# [Brief]
What is the number of lines in these records that hold the word "States"? Reply with that number alone.

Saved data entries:

'''

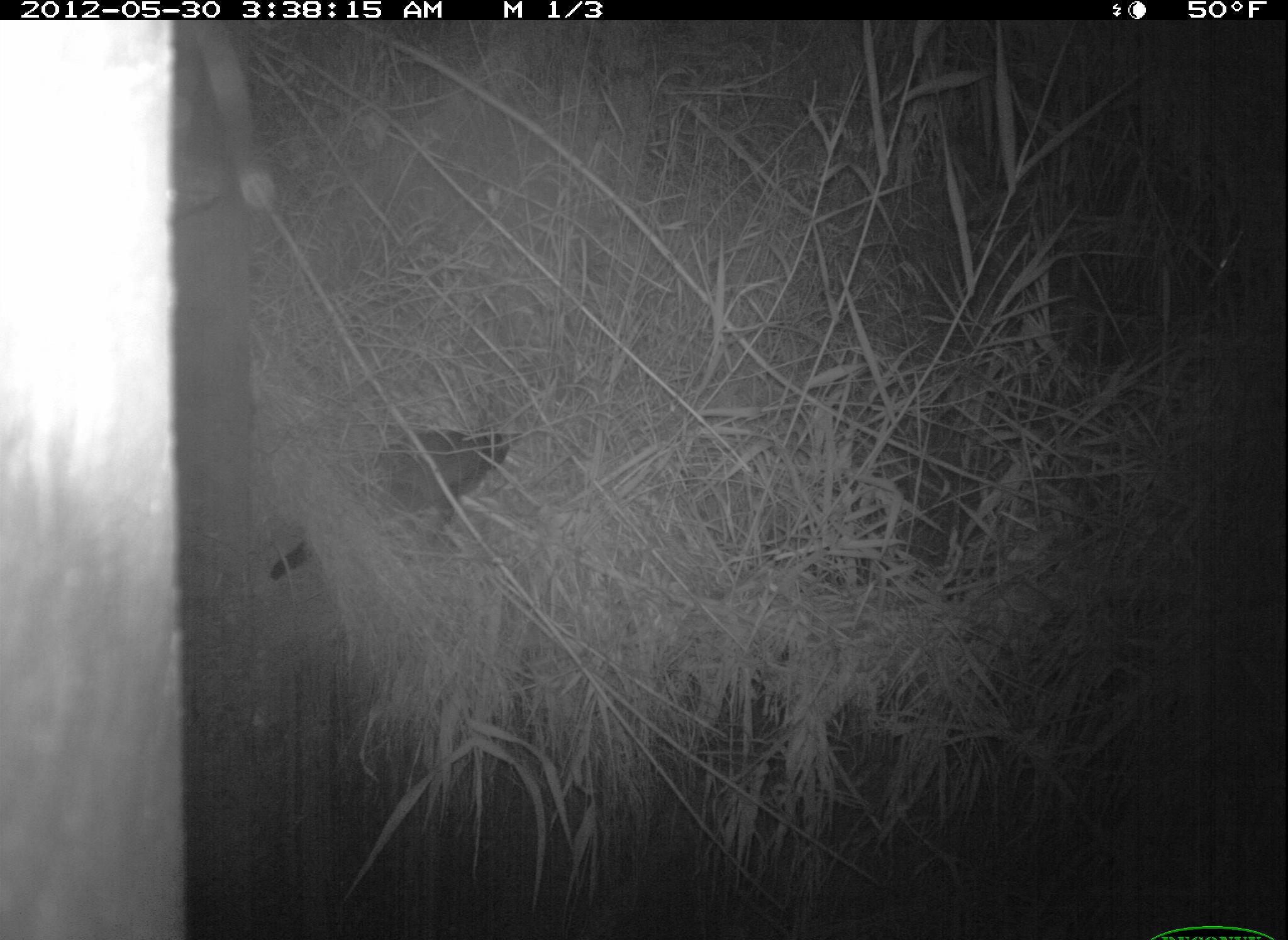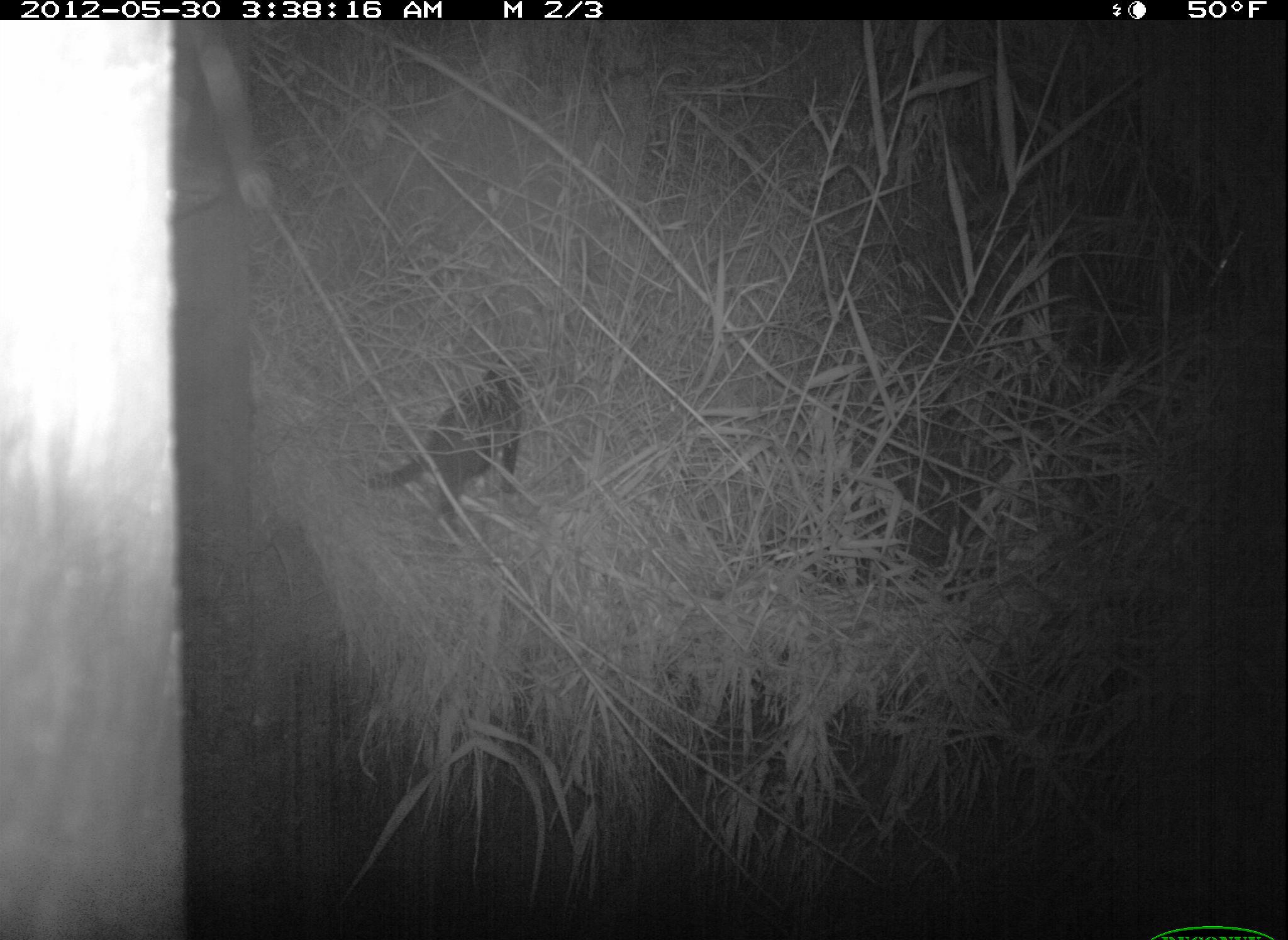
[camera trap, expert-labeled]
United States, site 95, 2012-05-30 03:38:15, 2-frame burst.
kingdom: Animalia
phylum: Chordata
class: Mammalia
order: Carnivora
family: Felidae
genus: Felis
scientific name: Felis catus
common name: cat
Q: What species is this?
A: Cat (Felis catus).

'''
'''

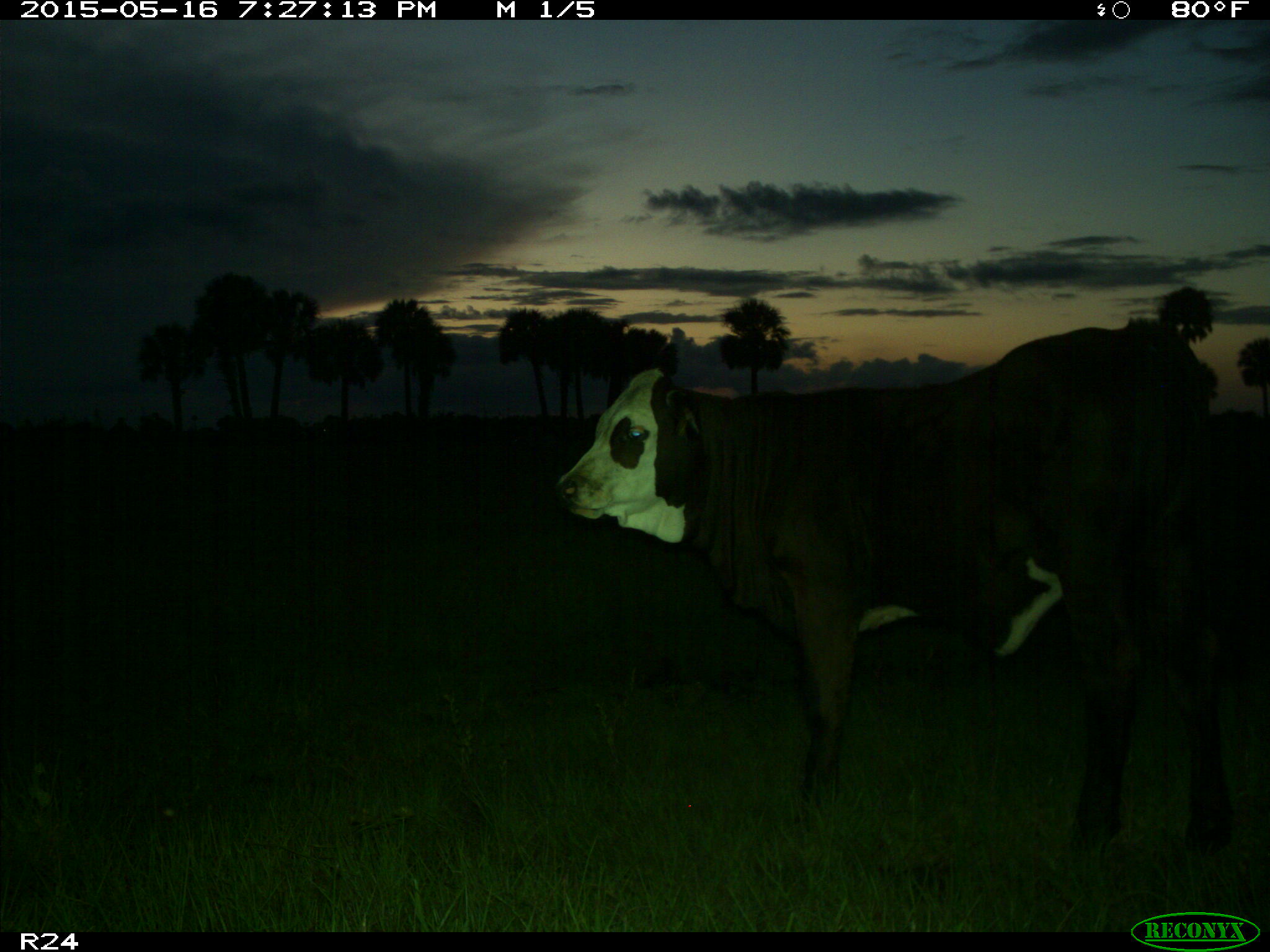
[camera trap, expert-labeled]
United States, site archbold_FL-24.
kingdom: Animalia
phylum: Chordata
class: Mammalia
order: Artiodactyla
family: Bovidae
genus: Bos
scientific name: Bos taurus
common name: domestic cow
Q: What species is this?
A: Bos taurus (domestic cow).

'''

# [Result for this task]
2